#### Objective:
Please rewrite the listing below with every "windshield wiper" swapped for "wiper blade", leaving everything else unchanged.

[Scene question listing]
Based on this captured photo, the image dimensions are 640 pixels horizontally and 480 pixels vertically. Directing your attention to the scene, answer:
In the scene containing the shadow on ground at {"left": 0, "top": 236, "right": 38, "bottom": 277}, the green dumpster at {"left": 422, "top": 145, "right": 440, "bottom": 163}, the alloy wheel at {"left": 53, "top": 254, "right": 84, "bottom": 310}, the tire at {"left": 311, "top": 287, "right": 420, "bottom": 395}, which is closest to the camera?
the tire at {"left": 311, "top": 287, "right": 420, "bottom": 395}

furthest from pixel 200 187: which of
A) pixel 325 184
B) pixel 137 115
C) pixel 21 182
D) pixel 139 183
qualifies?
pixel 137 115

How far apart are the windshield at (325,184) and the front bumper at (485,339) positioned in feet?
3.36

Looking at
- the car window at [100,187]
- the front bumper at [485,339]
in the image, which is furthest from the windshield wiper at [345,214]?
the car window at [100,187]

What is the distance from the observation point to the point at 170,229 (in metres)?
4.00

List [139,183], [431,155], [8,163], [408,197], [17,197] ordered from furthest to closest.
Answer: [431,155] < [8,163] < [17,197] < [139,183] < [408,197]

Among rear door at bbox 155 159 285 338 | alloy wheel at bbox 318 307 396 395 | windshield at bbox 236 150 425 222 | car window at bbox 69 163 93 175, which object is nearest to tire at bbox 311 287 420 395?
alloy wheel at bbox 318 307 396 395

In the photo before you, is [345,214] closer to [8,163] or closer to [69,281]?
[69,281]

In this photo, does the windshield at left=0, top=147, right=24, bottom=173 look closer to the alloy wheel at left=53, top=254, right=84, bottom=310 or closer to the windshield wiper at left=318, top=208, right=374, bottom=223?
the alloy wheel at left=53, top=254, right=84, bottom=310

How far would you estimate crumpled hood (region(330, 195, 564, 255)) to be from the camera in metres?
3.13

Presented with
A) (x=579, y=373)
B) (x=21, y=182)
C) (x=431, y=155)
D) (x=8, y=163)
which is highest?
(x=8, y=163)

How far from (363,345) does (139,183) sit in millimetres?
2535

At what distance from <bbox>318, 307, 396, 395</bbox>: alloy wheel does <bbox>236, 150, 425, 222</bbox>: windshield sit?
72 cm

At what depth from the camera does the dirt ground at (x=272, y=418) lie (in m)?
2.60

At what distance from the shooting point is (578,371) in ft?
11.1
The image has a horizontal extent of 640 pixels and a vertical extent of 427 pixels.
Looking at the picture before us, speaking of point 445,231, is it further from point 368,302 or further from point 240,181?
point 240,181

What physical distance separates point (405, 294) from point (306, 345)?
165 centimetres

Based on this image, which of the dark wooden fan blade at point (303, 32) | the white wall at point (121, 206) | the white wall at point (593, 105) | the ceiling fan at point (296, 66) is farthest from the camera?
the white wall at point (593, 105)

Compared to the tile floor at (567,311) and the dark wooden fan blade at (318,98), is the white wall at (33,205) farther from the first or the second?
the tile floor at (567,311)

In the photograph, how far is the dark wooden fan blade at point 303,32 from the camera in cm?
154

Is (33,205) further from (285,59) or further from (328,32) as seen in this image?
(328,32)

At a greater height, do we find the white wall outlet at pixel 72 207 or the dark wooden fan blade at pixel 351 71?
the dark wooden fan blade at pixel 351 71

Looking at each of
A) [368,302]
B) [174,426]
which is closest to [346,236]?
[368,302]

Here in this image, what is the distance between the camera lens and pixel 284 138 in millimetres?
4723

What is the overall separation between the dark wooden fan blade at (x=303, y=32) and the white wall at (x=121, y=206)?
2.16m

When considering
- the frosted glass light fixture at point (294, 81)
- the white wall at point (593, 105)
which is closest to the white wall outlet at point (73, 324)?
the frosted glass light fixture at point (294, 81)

#### Response for this exercise:
Based on this captured photo, the image dimensions are 640 pixels horizontally and 480 pixels vertically. Directing your attention to the scene, answer:
In the scene containing the shadow on ground at {"left": 0, "top": 236, "right": 38, "bottom": 277}, the green dumpster at {"left": 422, "top": 145, "right": 440, "bottom": 163}, the alloy wheel at {"left": 53, "top": 254, "right": 84, "bottom": 310}, the tire at {"left": 311, "top": 287, "right": 420, "bottom": 395}, which is closest to the camera?
the tire at {"left": 311, "top": 287, "right": 420, "bottom": 395}

furthest from pixel 200 187: which of
A) pixel 325 184
B) pixel 137 115
C) pixel 21 182
D) pixel 139 183
qualifies?
pixel 137 115

How far apart are the windshield at (325,184) and the front bumper at (485,339) positioned in feet?
3.36

Looking at
- the car window at [100,187]
- the front bumper at [485,339]
in the image, which is furthest from the wiper blade at [345,214]?
the car window at [100,187]

What is the distance from the observation point to the point at 170,229 (in metres)?
4.00

List [139,183], [431,155], [8,163], [408,197], [17,197] ordered from furthest to closest.
Answer: [431,155] < [8,163] < [17,197] < [139,183] < [408,197]

Among rear door at bbox 155 159 285 338 | alloy wheel at bbox 318 307 396 395 | windshield at bbox 236 150 425 222 | car window at bbox 69 163 93 175, which object is nearest to tire at bbox 311 287 420 395?
alloy wheel at bbox 318 307 396 395

In the photo before you, is [345,214] closer to [8,163] or closer to [69,281]?
[69,281]

In this photo, does the windshield at left=0, top=147, right=24, bottom=173 look closer to the alloy wheel at left=53, top=254, right=84, bottom=310 or closer to the wiper blade at left=318, top=208, right=374, bottom=223?
the alloy wheel at left=53, top=254, right=84, bottom=310

How far would you estimate crumpled hood (region(330, 195, 564, 255)) to be from the camera in metres?
3.13

Presented with
A) (x=579, y=373)
B) (x=21, y=182)
C) (x=431, y=155)
D) (x=8, y=163)
which is highest?
(x=8, y=163)

How far from (363,345) does (139,183) sit in millimetres?
2535

At what distance from <bbox>318, 307, 396, 395</bbox>: alloy wheel does <bbox>236, 150, 425, 222</bbox>: windshield sit?
72 cm

At what depth from the camera does the dirt ground at (x=272, y=418) lie (in m)?
2.60

At what distance from the shooting point is (578,371) in ft?
11.1
The image has a horizontal extent of 640 pixels and a vertical extent of 427 pixels.
Looking at the picture before us, speaking of point 445,231, is it further from point 368,302 or further from point 240,181?
point 240,181

What physical distance separates point (405, 294) from point (306, 345)?
165 centimetres

Based on this image, which of the dark wooden fan blade at point (303, 32) | the white wall at point (121, 206) | the white wall at point (593, 105) | the ceiling fan at point (296, 66) is farthest from the camera?
the white wall at point (593, 105)

Compared to the tile floor at (567,311) and the dark wooden fan blade at (318,98), is the white wall at (33,205) farther from the first or the second?
the tile floor at (567,311)

In the photograph, how far is the dark wooden fan blade at point 303,32 from the camera in cm?
154

Is (33,205) further from (285,59) or further from (328,32) as seen in this image?
(328,32)

At a greater height, do we find the white wall outlet at pixel 72 207 or the dark wooden fan blade at pixel 351 71?
the dark wooden fan blade at pixel 351 71

Looking at each of
A) [368,302]
B) [174,426]
which is closest to [346,236]?
[368,302]

Here in this image, what is the distance between the camera lens and pixel 284 138 in millimetres?
4723

What is the overall separation between the dark wooden fan blade at (x=303, y=32) and the white wall at (x=121, y=206)?
2.16m

When considering
- the frosted glass light fixture at point (294, 81)
- the white wall at point (593, 105)
which is closest to the white wall outlet at point (73, 324)?
the frosted glass light fixture at point (294, 81)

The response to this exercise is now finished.